You shit me, aren’t ya? – Free Hugs? Here in Germany??? Awsome dude!!!
bekommen wir von einem Amerikaner gesagt.
Ein paar Mädels, die überrascht und total erfreut waren, kamen nach einer halben Stunde wieder und drücken mir eine Riesentafel Schokolade in die Hand. Als Dankeschön, sagen sei, weil ich ihnen den ganzen Tag gerettet habe. Auch andere kommen wieder, weil sie noch eine Umarmung wollen.
Andere fragen nach der Übersetzung, manche beschimpfen uns, ob wir es denn nicht auf Deutsch schreiben könnten.
Viele fragen nach dem Grund der Aktion.
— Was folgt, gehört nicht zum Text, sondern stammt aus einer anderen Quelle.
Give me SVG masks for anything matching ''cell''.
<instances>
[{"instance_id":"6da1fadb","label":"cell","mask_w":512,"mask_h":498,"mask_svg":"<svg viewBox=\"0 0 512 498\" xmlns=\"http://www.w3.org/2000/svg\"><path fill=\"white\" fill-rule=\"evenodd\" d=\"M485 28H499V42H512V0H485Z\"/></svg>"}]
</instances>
Die Antwort ist einfach, wir wollen uns und anderen eine Freude machen. Wir sind keine politische Organisation, obwohl uns einige, angesichts des „Free Tibet“-Standes in der Nähe fragen, was die Hugs denn eigentlich sind. Wir sind auch keine religiöse Splittergruppe, auch wenn ein paar Christliche um uns herum stehen. Und wie Robert auch, gibt’s noch ein paar
Fakten, Fakten, Fakten
- Umarmungen: Ich allein etwa 70, oder so. Irgendwann verzählt man sich. Coco als einizes Mädel wird den Rekord haben mit knapp Hundert ganz alleine. Insgesamt mehrere Hundert!
- An die 10 mal wurde ich gefragt ob ich eine Wette verloren hätte
- Unzählige Male mal habe ich einen Spruch wegen der Schweinegrippe zu hören bekommen
- knapp 5 Mal durfte ich mir etwas über das Verschwinden der deutschen Sprache anhören.
- Oft wurde ich von Fremden fotografiert, viele haben sich danach auch noch umarmen lassen.
- Unzählige Male wurde ich angelächelt und viele dieser Leute kommen dann auch für eine Umarmung.
- Ich schätze fast alle, die sich umarmen ließen, haben sich auch bedankt.
Alles in allem eine sehr schöne Aktion, besonders in der Gruppe.
Aber generell: Wenn euch mal Samstags langweilig ist, bastelt euch ein Schild, geht raus auf die Straße und bringt Leute zum lächeln. Ich verspreche euch, es lohnt sich.